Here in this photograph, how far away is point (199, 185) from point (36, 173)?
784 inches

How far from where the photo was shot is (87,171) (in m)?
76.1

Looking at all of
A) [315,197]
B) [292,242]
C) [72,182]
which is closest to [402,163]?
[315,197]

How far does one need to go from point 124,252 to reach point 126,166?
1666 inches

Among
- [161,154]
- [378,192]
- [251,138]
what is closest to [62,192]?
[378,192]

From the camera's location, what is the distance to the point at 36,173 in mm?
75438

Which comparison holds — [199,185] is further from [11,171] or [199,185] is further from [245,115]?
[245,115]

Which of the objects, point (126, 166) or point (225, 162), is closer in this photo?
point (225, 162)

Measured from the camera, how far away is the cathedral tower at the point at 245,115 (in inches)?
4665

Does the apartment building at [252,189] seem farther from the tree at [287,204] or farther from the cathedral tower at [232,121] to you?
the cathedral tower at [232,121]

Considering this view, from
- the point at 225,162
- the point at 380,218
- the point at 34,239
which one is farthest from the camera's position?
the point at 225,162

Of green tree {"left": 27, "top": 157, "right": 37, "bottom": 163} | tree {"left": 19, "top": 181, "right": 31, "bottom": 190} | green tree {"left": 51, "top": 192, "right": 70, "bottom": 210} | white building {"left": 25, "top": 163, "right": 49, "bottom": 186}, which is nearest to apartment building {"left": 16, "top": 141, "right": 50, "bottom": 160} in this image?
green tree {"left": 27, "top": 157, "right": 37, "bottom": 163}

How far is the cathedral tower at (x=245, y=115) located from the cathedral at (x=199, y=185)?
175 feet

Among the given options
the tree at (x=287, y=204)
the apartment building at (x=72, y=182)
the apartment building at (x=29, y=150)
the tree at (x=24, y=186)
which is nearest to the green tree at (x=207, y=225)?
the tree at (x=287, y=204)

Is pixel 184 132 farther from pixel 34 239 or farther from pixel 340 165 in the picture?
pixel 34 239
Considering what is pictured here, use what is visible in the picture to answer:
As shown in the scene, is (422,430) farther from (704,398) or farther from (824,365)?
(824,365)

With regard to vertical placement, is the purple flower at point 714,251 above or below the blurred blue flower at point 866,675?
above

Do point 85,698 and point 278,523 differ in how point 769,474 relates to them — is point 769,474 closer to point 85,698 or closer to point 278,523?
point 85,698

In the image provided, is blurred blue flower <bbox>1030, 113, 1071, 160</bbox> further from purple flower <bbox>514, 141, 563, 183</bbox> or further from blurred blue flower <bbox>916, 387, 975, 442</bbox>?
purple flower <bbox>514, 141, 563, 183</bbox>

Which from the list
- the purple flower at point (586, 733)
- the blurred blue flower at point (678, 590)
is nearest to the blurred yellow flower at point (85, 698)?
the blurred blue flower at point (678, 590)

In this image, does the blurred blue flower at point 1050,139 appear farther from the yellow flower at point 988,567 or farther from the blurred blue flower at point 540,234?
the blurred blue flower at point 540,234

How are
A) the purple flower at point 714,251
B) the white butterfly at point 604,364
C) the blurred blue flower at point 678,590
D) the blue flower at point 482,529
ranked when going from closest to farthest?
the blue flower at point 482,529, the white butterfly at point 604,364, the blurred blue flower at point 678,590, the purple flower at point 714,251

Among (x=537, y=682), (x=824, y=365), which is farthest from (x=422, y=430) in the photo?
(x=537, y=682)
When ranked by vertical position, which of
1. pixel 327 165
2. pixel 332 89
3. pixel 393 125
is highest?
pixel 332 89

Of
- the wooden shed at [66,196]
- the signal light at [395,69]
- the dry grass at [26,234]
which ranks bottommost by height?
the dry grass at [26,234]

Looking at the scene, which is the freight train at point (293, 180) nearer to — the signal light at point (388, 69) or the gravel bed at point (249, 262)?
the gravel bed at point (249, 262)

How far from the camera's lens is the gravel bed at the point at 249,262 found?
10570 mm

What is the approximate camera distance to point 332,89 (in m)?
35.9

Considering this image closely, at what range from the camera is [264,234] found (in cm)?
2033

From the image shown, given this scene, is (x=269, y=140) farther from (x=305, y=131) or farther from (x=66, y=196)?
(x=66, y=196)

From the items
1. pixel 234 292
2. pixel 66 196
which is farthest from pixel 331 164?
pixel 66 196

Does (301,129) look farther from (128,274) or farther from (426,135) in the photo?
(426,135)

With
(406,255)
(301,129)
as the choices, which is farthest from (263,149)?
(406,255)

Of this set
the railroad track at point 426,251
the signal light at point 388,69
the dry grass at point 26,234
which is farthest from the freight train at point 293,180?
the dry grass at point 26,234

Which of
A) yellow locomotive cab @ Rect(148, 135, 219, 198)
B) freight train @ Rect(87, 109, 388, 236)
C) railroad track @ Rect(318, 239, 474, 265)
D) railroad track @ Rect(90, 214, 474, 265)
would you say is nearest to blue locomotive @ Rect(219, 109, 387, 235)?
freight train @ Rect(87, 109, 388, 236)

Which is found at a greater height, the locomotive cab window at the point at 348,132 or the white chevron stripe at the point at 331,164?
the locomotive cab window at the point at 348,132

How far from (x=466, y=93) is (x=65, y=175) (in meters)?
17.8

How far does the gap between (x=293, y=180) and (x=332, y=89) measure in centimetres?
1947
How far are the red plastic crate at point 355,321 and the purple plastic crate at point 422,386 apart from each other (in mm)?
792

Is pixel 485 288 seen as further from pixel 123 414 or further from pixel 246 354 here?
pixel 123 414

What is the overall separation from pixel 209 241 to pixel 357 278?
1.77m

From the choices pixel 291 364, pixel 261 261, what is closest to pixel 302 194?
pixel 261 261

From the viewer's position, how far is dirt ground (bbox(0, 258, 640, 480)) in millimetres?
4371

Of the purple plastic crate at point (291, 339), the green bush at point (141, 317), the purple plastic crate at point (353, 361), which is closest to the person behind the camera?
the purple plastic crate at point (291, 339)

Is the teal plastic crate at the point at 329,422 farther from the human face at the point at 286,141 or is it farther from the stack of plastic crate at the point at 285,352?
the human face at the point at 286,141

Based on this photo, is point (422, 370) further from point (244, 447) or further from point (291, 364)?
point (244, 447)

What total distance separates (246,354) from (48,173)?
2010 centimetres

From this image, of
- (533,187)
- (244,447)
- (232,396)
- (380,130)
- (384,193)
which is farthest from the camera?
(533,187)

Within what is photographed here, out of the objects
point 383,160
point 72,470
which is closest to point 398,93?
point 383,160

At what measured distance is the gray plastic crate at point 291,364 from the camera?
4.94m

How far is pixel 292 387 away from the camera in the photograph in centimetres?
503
┄┄┄┄┄┄┄┄┄┄
__EXERCISE BRIEF__
Every line of the records above needs to be given again exactly.

__WRITTEN RESPONSE__
Here in this photograph, how far away is point (199, 185) from point (36, 173)?
784 inches

How far from where the photo was shot is (87,171) (in m)?
76.1

Looking at all of
A) [315,197]
B) [292,242]
C) [72,182]
which is closest to [402,163]?
[315,197]

How far does one need to go from point 124,252 to reach point 126,166?
1666 inches

Among
- [161,154]
- [378,192]
- [251,138]
what is closest to [62,192]?
[378,192]

From the camera's location, what is the distance to the point at 36,173 in mm?
75438

Which comparison holds — [199,185] is further from [11,171] or [199,185] is further from [245,115]?
[245,115]

Which of the objects, point (126, 166) or point (225, 162), is closer in this photo?
point (225, 162)

Measured from the camera, how far away is the cathedral tower at the point at 245,115 (in inches)?
4665

Does the apartment building at [252,189] seem farther from the tree at [287,204] or farther from the cathedral tower at [232,121] to you?
the cathedral tower at [232,121]

Considering this view, from
- the point at 225,162
- the point at 380,218
- the point at 34,239
which one is farthest from the camera's position?
the point at 225,162

Of green tree {"left": 27, "top": 157, "right": 37, "bottom": 163} | tree {"left": 19, "top": 181, "right": 31, "bottom": 190} | green tree {"left": 51, "top": 192, "right": 70, "bottom": 210} | white building {"left": 25, "top": 163, "right": 49, "bottom": 186}, which is nearest to apartment building {"left": 16, "top": 141, "right": 50, "bottom": 160} in this image?
green tree {"left": 27, "top": 157, "right": 37, "bottom": 163}

How far is the cathedral tower at (x=245, y=115) located from the cathedral at (x=199, y=185)?
175 feet

Among the given options
the tree at (x=287, y=204)
the apartment building at (x=72, y=182)
the apartment building at (x=29, y=150)
the tree at (x=24, y=186)
which is nearest to the green tree at (x=207, y=225)?
the tree at (x=287, y=204)

Is pixel 184 132 farther from pixel 34 239 or farther from pixel 340 165 in the picture?
pixel 34 239
Considering what is pictured here, use what is visible in the picture to answer:
As shown in the scene, is (422,430) farther from (704,398) or farther from (824,365)?
(824,365)

With regard to vertical placement, is the purple flower at point 714,251 above or below the blurred blue flower at point 866,675?
above

Do point 85,698 and point 278,523 differ in how point 769,474 relates to them — is point 769,474 closer to point 85,698 or closer to point 278,523?
point 85,698

In the image provided, is blurred blue flower <bbox>1030, 113, 1071, 160</bbox> further from purple flower <bbox>514, 141, 563, 183</bbox> or further from blurred blue flower <bbox>916, 387, 975, 442</bbox>?
purple flower <bbox>514, 141, 563, 183</bbox>

Which from the list
- the purple flower at point (586, 733)
- the blurred blue flower at point (678, 590)
is nearest to the blurred yellow flower at point (85, 698)?
the blurred blue flower at point (678, 590)

In this image, does the blurred blue flower at point 1050,139 appear farther from the yellow flower at point 988,567 or farther from the blurred blue flower at point 540,234?
the blurred blue flower at point 540,234

How are
A) the purple flower at point 714,251
B) the white butterfly at point 604,364
C) the blurred blue flower at point 678,590
D) the blue flower at point 482,529
ranked when going from closest to farthest?
the blue flower at point 482,529, the white butterfly at point 604,364, the blurred blue flower at point 678,590, the purple flower at point 714,251

Among (x=537, y=682), (x=824, y=365), which is farthest from (x=422, y=430) in the photo?
(x=537, y=682)
When ranked by vertical position, which of
1. pixel 327 165
2. pixel 332 89
3. pixel 393 125
is highest?
pixel 332 89

Of
- the wooden shed at [66,196]
- the signal light at [395,69]
- the dry grass at [26,234]
which ranks bottommost by height?
the dry grass at [26,234]

Looking at the scene, which is the freight train at point (293, 180) nearer to — the signal light at point (388, 69) or the gravel bed at point (249, 262)?
the gravel bed at point (249, 262)

How far from the camera's lens is the gravel bed at the point at 249,262 found?
10570 mm

What is the approximate camera distance to point 332,89 (in m)?
35.9

Considering this image closely, at what range from the camera is [264,234] found (in cm)?
2033

From the image shown, given this scene, is (x=269, y=140) farther from (x=305, y=131) or farther from (x=66, y=196)?
(x=66, y=196)

From the items
1. pixel 234 292
2. pixel 66 196
which is farthest from pixel 331 164?
pixel 66 196

Does (301,129) look farther from (128,274) or farther from (426,135) in the photo?
(426,135)

With
(406,255)
(301,129)
as the choices, which is farthest from (263,149)?
(406,255)

Of this set
the railroad track at point 426,251
the signal light at point 388,69
the dry grass at point 26,234
which is farthest from the freight train at point 293,180?
the dry grass at point 26,234

Which of
A) yellow locomotive cab @ Rect(148, 135, 219, 198)
B) freight train @ Rect(87, 109, 388, 236)
C) railroad track @ Rect(318, 239, 474, 265)
D) railroad track @ Rect(90, 214, 474, 265)
would you say is nearest to blue locomotive @ Rect(219, 109, 387, 235)?
freight train @ Rect(87, 109, 388, 236)

Which is found at a greater height, the locomotive cab window at the point at 348,132 or the white chevron stripe at the point at 331,164?
the locomotive cab window at the point at 348,132

How far from (x=466, y=93) is (x=65, y=175) (in meters)?
17.8

How far does the gap between (x=293, y=180) and (x=332, y=89) measure in centimetres?
1947
How far are the red plastic crate at point 355,321 and the purple plastic crate at point 422,386 apart from each other (in mm)?
792

Is pixel 485 288 seen as further from pixel 123 414 or further from pixel 246 354 here?
pixel 123 414

What is the overall separation from pixel 209 241 to pixel 357 278?
1.77m

From the choices pixel 291 364, pixel 261 261, what is closest to pixel 302 194?
pixel 261 261

From the viewer's position, how far is dirt ground (bbox(0, 258, 640, 480)) in millimetres?
4371

Of the purple plastic crate at point (291, 339), the green bush at point (141, 317), the purple plastic crate at point (353, 361), which is closest to the person behind the camera?
the purple plastic crate at point (291, 339)

Is the teal plastic crate at the point at 329,422 farther from the human face at the point at 286,141 or is it farther from the stack of plastic crate at the point at 285,352?
the human face at the point at 286,141

Based on this photo, is point (422, 370) further from point (244, 447) or further from point (291, 364)?
point (244, 447)

What total distance separates (246,354) from (48,173)?
2010 centimetres

From this image, of
- (533,187)
- (244,447)
- (232,396)
- (380,130)
- (384,193)
which is farthest from the camera?
(533,187)

Within what is photographed here, out of the objects
point 383,160
point 72,470
which is closest to point 398,93?
point 383,160

At what measured distance is the gray plastic crate at point 291,364 from the camera?
4.94m

How far is pixel 292 387 away from the camera in the photograph in centimetres?
503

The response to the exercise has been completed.